Hice mis escalas, puse un CD, Aebersold, para acompañarme y cantar algunos temas que no estaban en la lista (en pos de mantenerme siempre atenta) y me probé la ropa de la noche. Descubrí que el vestido estaba pésimamente planchado y llamé a la tintorería para quejarme. Lo vino a buscar un chico joven en bicicleta y lo trajo una hora después, impecable, tal como a mí me gusta.

Me lavé el pelo con productos especiales, me hice un facial para tener el cutis perfecto, y me pinté las uñas de color vía láctea para no robarle atención al tremendo anillo esmeralda que acababan de regalarme y que me disponía a estrenar.

Finalmente, a las seis y cuarto, llegó el enfermero y me inyectó Reliveran de un sólo pinchazo, en la cola. Para ser una buena cantante hay que saber aguantar el dolor. Me tomé, además, algunos corticoides en pastilla y me hice unas nebulizaciones con Ventolín. No tenía la voz transparente. Sentía algunos dejos de irritación y eso era inconcebible.

Verifiqué: el pelo, la ropa, las medias de red, todo perfecto. Me quedaba sólo el maquillaje: ojos dorados, mucha máscara negra, labios rojos y nada de base. La base saca granitos y yo siempre tuve el cutis de alabastro, o al menos eso dicen cada vez que me hacen entrevistas en televisión.

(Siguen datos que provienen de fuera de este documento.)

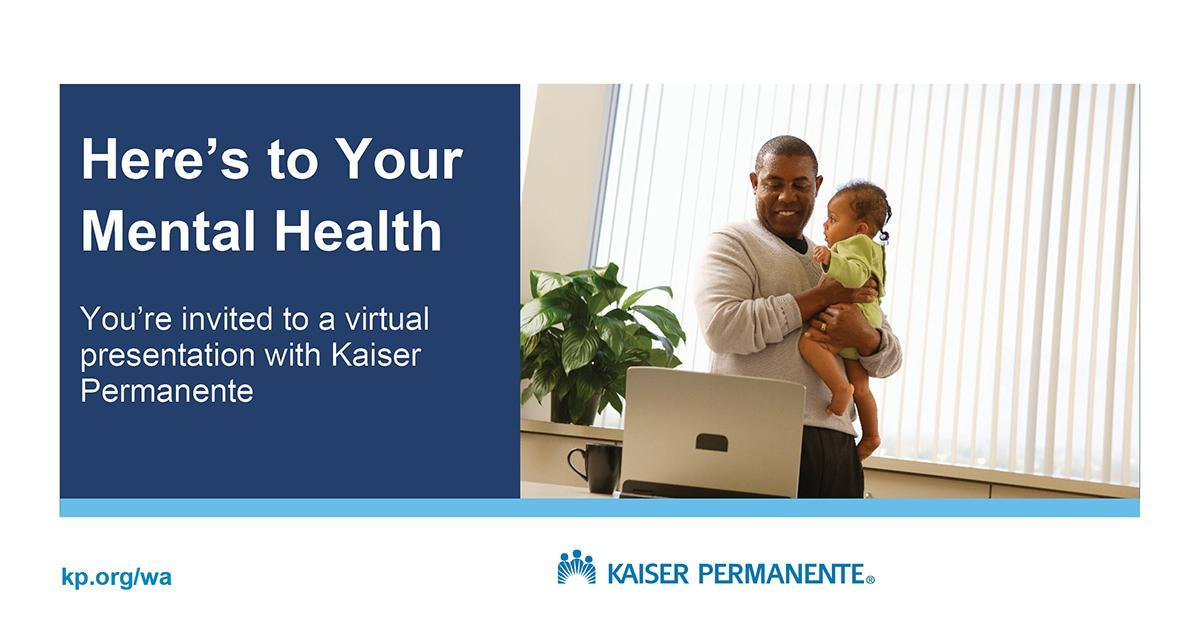 Kaiser Permanente webinar on well-being and mental health August 25 at 12 pm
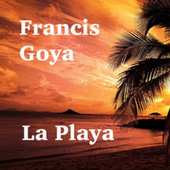 La Playa - Single von Francis Goya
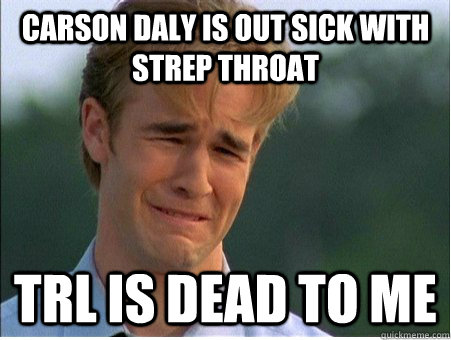carson daly is out sick with strep throat trl is dead to me - 1990s Problems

Directo a la balanza. Peso actual: 55 Kg. Dos kilos más que lo habitual. De cualquier manera el vestido me quedaba pintado, no se notaba en lo más mínimo mi incipiente panza, y todos los medicamentos me habían dejado lista para el escenario.

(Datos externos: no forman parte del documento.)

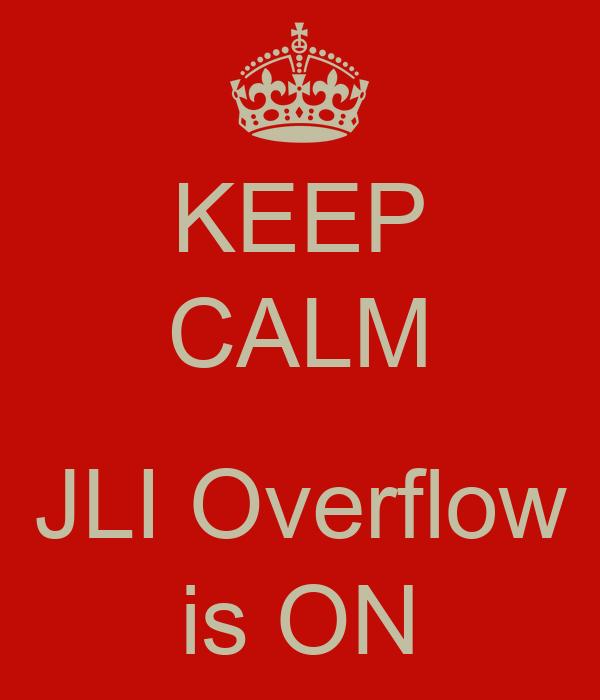 KEEP CALM  JLI Overflow is ON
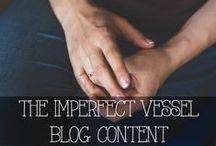 THE IMPERFECT VESSEL / Finding Purpose in the Imperfections  | www.imperfectvessel.com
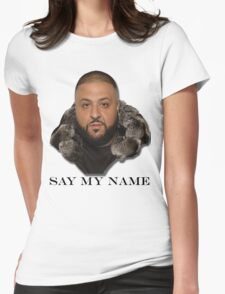 Another One Of Dj Khaled Quote: Say My Name Womens Fitted T-Shirt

Salí a las ocho en punto. Abrí el buzón y encontré un sobre del Gobierno de la Ciudad que me llevé para leer en el taxi de confianza. La banda ya tenía que estar ahí, esperándome. Nunca voy a la prueba de sonido, para eso está mi hermana, para ocuparse de que hasta la hora del show yo no tenga que decir ni una sola palabra.

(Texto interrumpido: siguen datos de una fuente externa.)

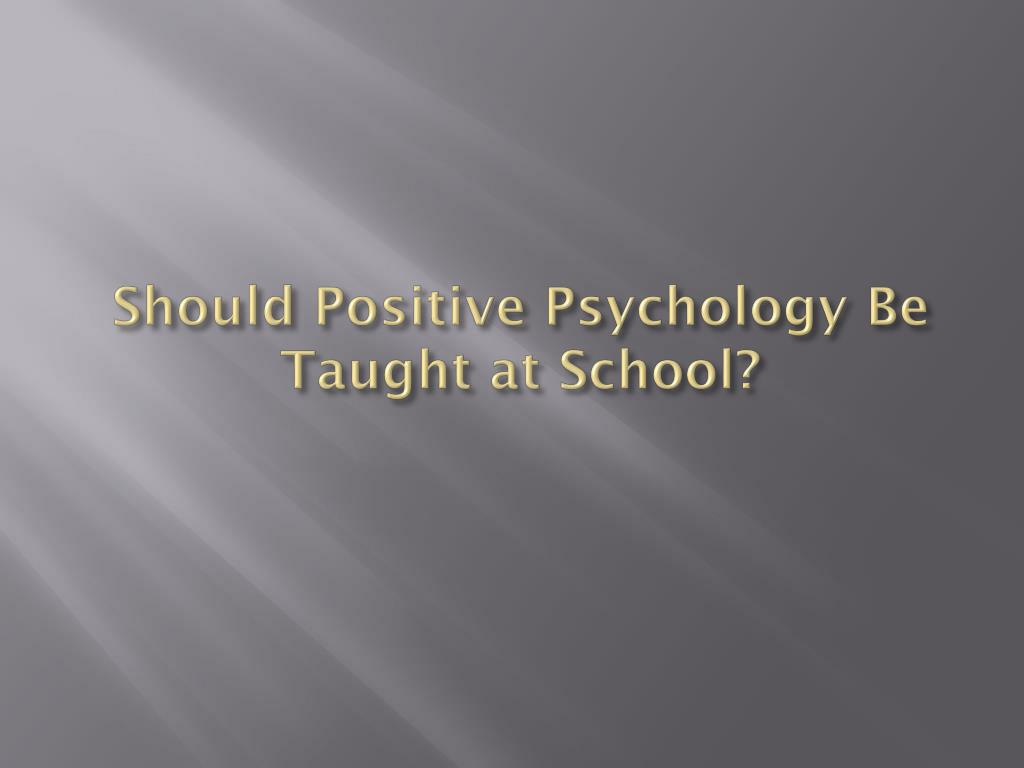 Should Positive Psychology Be Taught at School?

Una cantante de jazz no debe hablar de más.

9

Según la Madre, su talentosa hija había sido nominada para un Grammy Latino y había sacado cinco discos: “El primero acompañada por la big band del Jazz Club, dirigida por el prestigioso Ariel Goldemberg y con una compañía de invitados excelentísimos, entre los que se encontraban Álvaro Torres, eximio pianista, Guillermo Perata, trompetista eminente, y el talentosísimo guitarrista Gabriel Szternsztejn. El segundo, Loverman, fue un show en vivo en Notorius, junto a Alejo von der Pahlen en saxo tenor, Jorge Gelpi en piano, Luciano Dysenchauz en contrabajo y Aníbal Barbieri en batería. El tercero, As if, fue grabado en un estudio de New York con el trompetista Marcus Printup, Diego Schissi y Ramiro Allende en piano y el renombrado Javier Malosetti en bajo, en algunos temas inclusive grabó el mismísimo Wynton Marsalis con The Lincoln Center Jazz Orchestra. Mighty bulldog fue grabado en el estudio El Santito con Ricardo Cavalli en saxo tenor y soprano, Alejo von der Pahlen en saxo barítono, Gustavo Cámara en saxo alto, Fabián “Tropical” Veglio y Ervin Stutz en trompetas, Juan Scalona en Trombón, Matías Zapata en piano, Alan Ballan en contrabajo y Oscar Giunta en batería. Su último disco editado se tituló Celebrating Mr Nat Cole. En esta nueva formación cantaba junto a otras dos cantantes, Guadalupe Raventos y Tatiana Goransky, el resto se completaba con Sebastián Valsecchi en guitarra, Pablo Raposo en piano y Esteban Hernández en contrabajo. Dos días antes de su muerte, estaba por terminar de grabar su último disco argentino, Misterios en cuatro cuartos, junto a una banda nueva de siete talentos locales, después planeaba grabar para el sello Impulse…”

Martínez pidió a la Madre que pusiera todo por escrito, pero ella se negó. Estaba demasiado deprimida para ocuparse pero juró pedir ayuda a su otra hija, la sonidista.